His exciting performance against Mason Cartwright marked just another exhibition of the super-welterweight champion’s thrills (and this time, spills). After bludgeoning Edinburgh’s Kieran Smith last April, Williamson eventually enjoyed a ‘coming out party,’ announcing himself to British boxing fans when challenging Lord Lonsdale supremo, Ted Cheeseman. Many had Cheeseman the favourite, but they didn’t know enough about the Darlington-native. In Liverpool that autumn evening, they served up a domestic classic. Williamson started with frenetic pace and Cheeseman volleyed back in return. Topsy turvy, white knuckle, and never hearing the final bell. After a brief, improved spell for Cheeseman, Williamson ended it in career-defining fashion. Excitement – guaranteed.
But what next for Troy Williamson? ‘Trojan’ knows he has a target on his back; he is the hunted, not the hunter. And in closing, he explained that his wins at British title level were special, but he knows he’s destined for more: “I don’t wanna be hanging around, waiting for mandatories or whatever. I’m not in a rush but I’d love to stay active and fight for the European title – I know that’s vacant. Hopefully, by the end of 2022, I’d love to have that European title around my waist. I welcome them all [world champions at 154lbs] – I think I’m capable of beating them all, I’m very confident. At the end of 2022, I’ll be knocking on the doors for all of these big fights. Make sure you get your popcorn and sit on the edge of your seat…”

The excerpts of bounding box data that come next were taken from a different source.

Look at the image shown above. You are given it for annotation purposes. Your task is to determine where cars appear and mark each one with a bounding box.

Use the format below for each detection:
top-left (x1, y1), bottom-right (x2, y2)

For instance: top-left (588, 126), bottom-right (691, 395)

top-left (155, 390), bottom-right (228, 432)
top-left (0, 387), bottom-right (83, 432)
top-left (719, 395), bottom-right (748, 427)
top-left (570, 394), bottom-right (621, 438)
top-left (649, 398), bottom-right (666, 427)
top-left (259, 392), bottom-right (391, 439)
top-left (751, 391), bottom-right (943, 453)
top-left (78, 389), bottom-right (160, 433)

Before venturing to hunt for (a hopeful meal of) fish and chips – the only comfort food that had evaded him at that point in the trip – he explains that securing his family’s future is at the very front of his list of priorities. He wants to be remembered as a respectful fighter, and person, and states that fame has never interested him. He wants to be “a good person – that’s it.” So far removed from his blistering knockouts and punishing recent performances, Williamson relaxes back into his sun lounger, content again. It’s only excitement between the ropes – when he is fighting for something more.